Chili and cornbread: hot food for cold nights. January 16, 2011Posted by ourfriendben in recipes.
Tags: chili, chili recipe, cornbread, cornbread recipe, homemade chili, meatless chili, vegetarian chili
Silence Dogood here. Our friend Ben loves chili and is always begging me to make it. I like chili too, but given a choice, would rather make black bean soup or refried beans for Mexican Night. Yum! Still, when I asked OFB what he’d like for supper last night and piteous pleas for chili emerged (sort of like the dog in the Beggin’ Strips commercial we saw yesterday while watching the Purina dog agility trials), I figured it had been a month since the last pot of chili and was about time.
Now, normally, when I make chili, I make my wonderful Pumpkin Chili (you’ll find the recipe by typing “Weird, wonderful chili” in our search bar at upper right). I admit, it sounds horrendous, but it is the richest, most luxurious chili you’ll ever treat yourself to, I promise. However, I was planning to make pumpkin bread today, and, well, enough pumpkin is enough. So I decided to go for a more traditional version, and one that would come together quickly, since certain people were apparently starving, or at least, starving for chili. Here’s what I did:
Silence’s Quick Spicy Chili
1 40.5-ounce can kidney beans (dark red, light red, or plain red are all fine)

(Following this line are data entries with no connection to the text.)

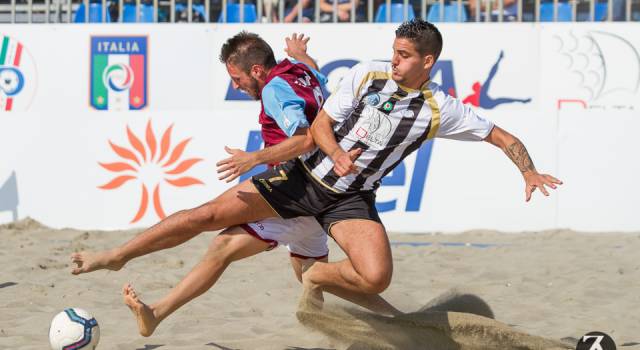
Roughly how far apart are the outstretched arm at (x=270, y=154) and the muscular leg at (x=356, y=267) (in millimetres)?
419

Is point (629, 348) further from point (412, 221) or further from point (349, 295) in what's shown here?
point (412, 221)

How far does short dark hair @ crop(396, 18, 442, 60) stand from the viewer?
445cm

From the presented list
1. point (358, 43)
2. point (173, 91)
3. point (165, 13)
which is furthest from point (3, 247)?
point (358, 43)

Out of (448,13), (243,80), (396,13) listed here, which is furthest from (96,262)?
(448,13)

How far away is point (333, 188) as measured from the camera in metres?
4.60

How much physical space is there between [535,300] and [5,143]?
18.1 feet

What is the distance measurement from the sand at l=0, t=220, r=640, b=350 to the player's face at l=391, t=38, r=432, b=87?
118 cm

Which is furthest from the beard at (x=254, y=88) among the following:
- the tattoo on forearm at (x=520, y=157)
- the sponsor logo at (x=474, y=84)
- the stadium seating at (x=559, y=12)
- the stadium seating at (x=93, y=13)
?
the stadium seating at (x=559, y=12)

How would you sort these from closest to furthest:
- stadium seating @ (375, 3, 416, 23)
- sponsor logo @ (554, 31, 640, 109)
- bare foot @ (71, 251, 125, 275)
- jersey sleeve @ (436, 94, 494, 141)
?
1. jersey sleeve @ (436, 94, 494, 141)
2. bare foot @ (71, 251, 125, 275)
3. sponsor logo @ (554, 31, 640, 109)
4. stadium seating @ (375, 3, 416, 23)

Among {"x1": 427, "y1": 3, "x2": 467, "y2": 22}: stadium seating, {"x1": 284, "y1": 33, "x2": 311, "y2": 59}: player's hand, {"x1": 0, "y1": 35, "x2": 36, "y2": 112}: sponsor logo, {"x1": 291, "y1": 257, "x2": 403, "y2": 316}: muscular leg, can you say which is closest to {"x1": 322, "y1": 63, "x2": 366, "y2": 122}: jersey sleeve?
{"x1": 284, "y1": 33, "x2": 311, "y2": 59}: player's hand

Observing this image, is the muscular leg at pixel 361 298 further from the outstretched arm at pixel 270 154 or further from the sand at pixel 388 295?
the outstretched arm at pixel 270 154

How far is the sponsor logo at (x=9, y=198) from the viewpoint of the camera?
9.16 m

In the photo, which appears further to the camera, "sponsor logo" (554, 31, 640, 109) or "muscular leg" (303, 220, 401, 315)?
"sponsor logo" (554, 31, 640, 109)

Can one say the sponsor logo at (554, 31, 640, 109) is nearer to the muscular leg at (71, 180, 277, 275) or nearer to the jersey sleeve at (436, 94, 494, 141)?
the jersey sleeve at (436, 94, 494, 141)
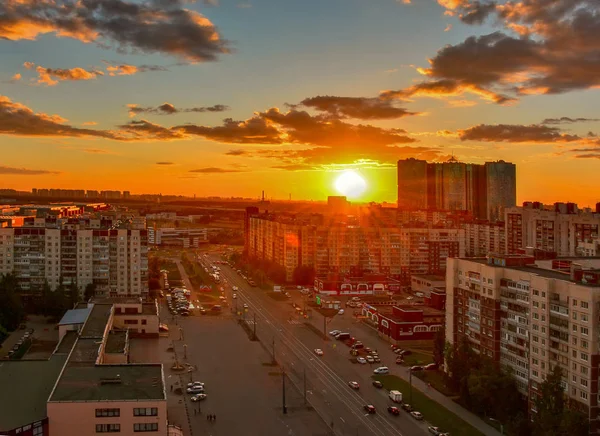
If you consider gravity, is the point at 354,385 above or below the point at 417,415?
above

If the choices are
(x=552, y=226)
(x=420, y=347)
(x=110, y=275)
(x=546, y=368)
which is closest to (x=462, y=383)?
(x=546, y=368)

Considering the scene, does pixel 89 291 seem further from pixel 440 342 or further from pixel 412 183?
pixel 412 183


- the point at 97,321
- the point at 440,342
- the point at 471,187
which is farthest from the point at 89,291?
the point at 471,187

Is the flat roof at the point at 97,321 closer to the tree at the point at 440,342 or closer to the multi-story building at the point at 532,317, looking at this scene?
the tree at the point at 440,342

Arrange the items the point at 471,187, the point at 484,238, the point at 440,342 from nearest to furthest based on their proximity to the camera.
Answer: the point at 440,342
the point at 484,238
the point at 471,187

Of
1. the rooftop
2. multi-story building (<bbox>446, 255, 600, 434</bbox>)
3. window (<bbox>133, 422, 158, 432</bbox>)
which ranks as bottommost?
window (<bbox>133, 422, 158, 432</bbox>)

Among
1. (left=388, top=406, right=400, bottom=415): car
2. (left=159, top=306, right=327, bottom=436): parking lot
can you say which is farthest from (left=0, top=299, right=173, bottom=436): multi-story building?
(left=388, top=406, right=400, bottom=415): car

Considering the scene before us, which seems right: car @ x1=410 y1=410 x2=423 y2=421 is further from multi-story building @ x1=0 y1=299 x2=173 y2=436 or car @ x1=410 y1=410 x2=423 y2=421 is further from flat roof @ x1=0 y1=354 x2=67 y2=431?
flat roof @ x1=0 y1=354 x2=67 y2=431
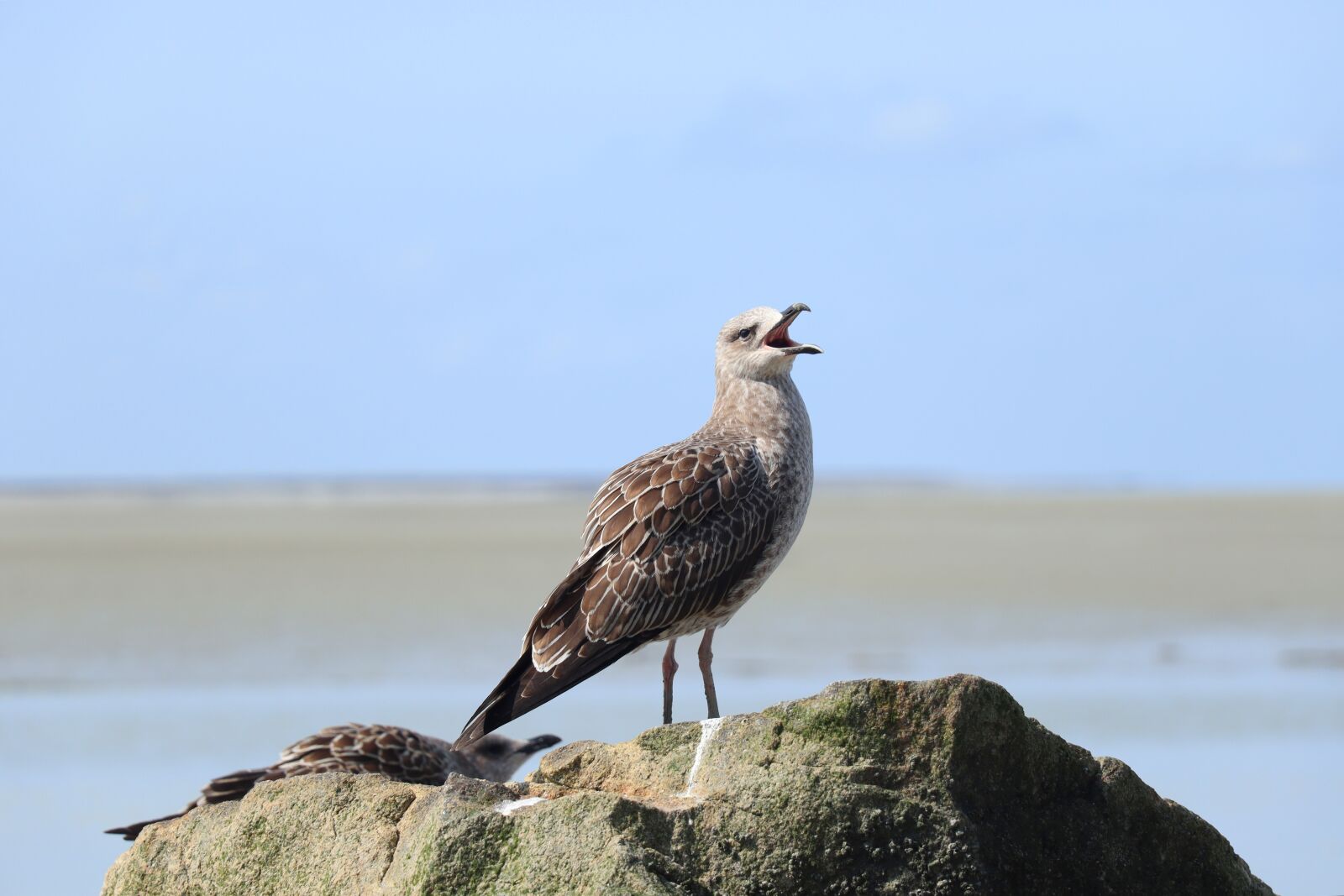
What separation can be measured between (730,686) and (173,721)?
5382 millimetres

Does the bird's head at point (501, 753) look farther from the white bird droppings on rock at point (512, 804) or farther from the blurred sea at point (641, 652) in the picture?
the white bird droppings on rock at point (512, 804)

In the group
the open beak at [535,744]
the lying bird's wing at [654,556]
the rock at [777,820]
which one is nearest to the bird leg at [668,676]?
the lying bird's wing at [654,556]

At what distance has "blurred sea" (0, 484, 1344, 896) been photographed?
537 inches

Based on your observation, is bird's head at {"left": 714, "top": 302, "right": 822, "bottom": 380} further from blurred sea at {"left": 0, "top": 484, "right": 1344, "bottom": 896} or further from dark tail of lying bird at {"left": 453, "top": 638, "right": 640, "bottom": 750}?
blurred sea at {"left": 0, "top": 484, "right": 1344, "bottom": 896}

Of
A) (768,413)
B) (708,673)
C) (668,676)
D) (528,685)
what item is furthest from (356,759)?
(768,413)

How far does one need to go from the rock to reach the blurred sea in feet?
16.5

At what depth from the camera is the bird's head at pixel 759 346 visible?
8742 mm

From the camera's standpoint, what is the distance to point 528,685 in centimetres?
802

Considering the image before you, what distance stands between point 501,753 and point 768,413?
3495 millimetres

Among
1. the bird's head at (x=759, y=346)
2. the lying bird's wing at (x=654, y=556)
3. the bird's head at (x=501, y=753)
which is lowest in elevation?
the bird's head at (x=501, y=753)

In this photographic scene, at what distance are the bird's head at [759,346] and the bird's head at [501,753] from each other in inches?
126

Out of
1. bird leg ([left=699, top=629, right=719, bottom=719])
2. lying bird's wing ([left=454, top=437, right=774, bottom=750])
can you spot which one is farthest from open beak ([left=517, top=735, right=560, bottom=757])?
lying bird's wing ([left=454, top=437, right=774, bottom=750])

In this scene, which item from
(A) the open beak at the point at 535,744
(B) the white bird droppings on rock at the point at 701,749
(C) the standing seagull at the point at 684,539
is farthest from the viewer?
(A) the open beak at the point at 535,744

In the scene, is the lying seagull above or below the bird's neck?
below
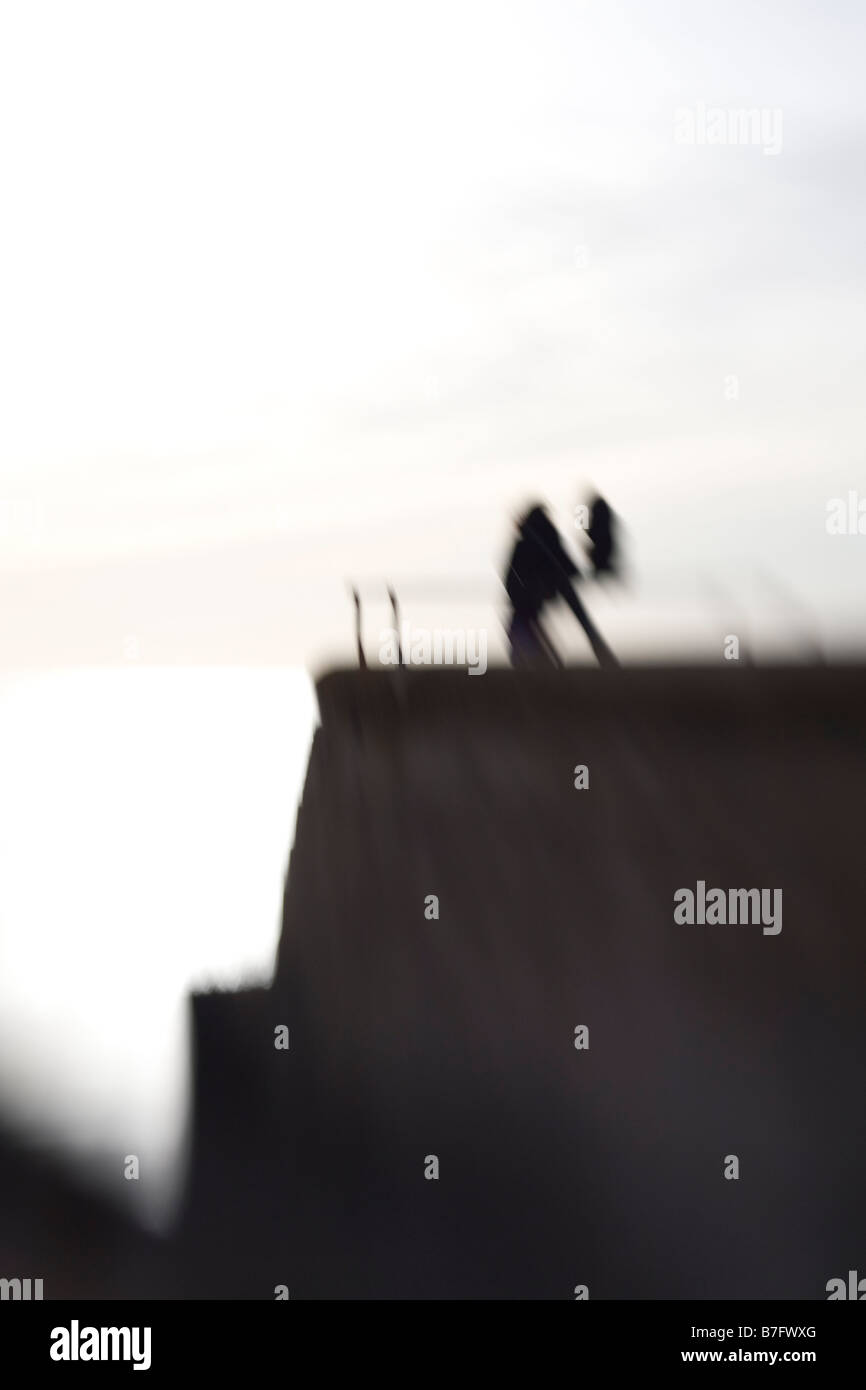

1 28-ounce can diced tomatoes
1 large fresh tomato, diced
1 large green (or red) bell pepper, diced
2 large sweet onions (Vidalia, WallaWalla or 1015 type), diced
6 cloves garlic, smashed, peeled and chopped
extra-virgin olive oil
2 tablespoons chili powder
hot sauce (we like the smoky flavor of Tabasco Chipotle in this)
1 tablespoon each dried oregano, basil, thyme, and rosemary
Trocomare or salt (we like RealSalt) to taste
cracked black pepper to taste
Pour a generous amount of olive oil in the bottom of a heavy Dutch oven or other capacious pot (I love my LeCreuset Dutch oven for this). Saute the onion and garlic in the oil until the onion clarifies, then add the dried herbs, Trocomare or salt, pepper, chili powder, and a few generous splashes of hot sauce. Next, add the chopped fresh tomato and green or red pepper. When the pepper starts to soften and the tomato liquefies, add the canned diced tomatoes, stirring well, then the kidney beans, again stirring well to mix. Continue to cook, stirring occasionally, until the chili is very hot. Serve in bowls, topped with shredded white Cheddar cheese or sour cream, if desired. This will serve four to six people, depending on how many insist on seconds or even (shriek) thirds.
I wish I could tell you that some secret ingredient or technique had made this chili so good, but it really was as simple as it sounds. Easy and delicious works for me! And it was ready so fast, I had just enough time to make the cornbread. Try it and see what you think.
I’ve always found hot-from-the-oven cornbread to be the perfect accompaniment to chili, black bean soup, and lentil stew. It’s so easy to make and cook while the chili, etc. is maturing, so you’re not trying to be a kitchen Shiva, using all six arms to frantically toss everything around at the same time. Just be prepared for the entire pan to disappear by meal’s end!
Being from the South, I’ve eaten a lot of cornbread in my life, but I’ve never found a better recipe than my own super-easy version. (I plan to make a different kind of cornbread in the bread machine my friend Delilah gave me for Christmas this very afternoon, so stay tuned for a future report. But I’ll always make my standard version to go with soups, stews and chilis.) Here’s the recipe:
Silence’s Best Cornbread
1 1/2 cups white cornmeal
3 tablespoons unbleached flour
1 1/2 teaspoons baking powder
1 cup milk
1/2 cup sour cream
1 egg, beaten
3 tablespoons salted butter
Preheat your oven to 425 degrees F. Melt the butter in an 8- or 9-inch round ovenproof glass pan (such as a Pyrex cake or pie pan), swirling the melted butter around in the pan to coat the sides. Combine the cornmeal, flour, and baking powder in a mixing bowl. Add the milk, egg, sour cream and melted butter to the dry ingredients, and mix thoroughly. Pour the batter into the hot pan and bake for 20 to 25 minutes. To serve, cut in pie wedges, split and butter the wedges, and serve very hot.
And there you have it! If you’re looking for a delicious, fast, satisfying meal for a cold night, or a crowd-pleaser for Superbowl Sunday, this combo will definitely do the trick.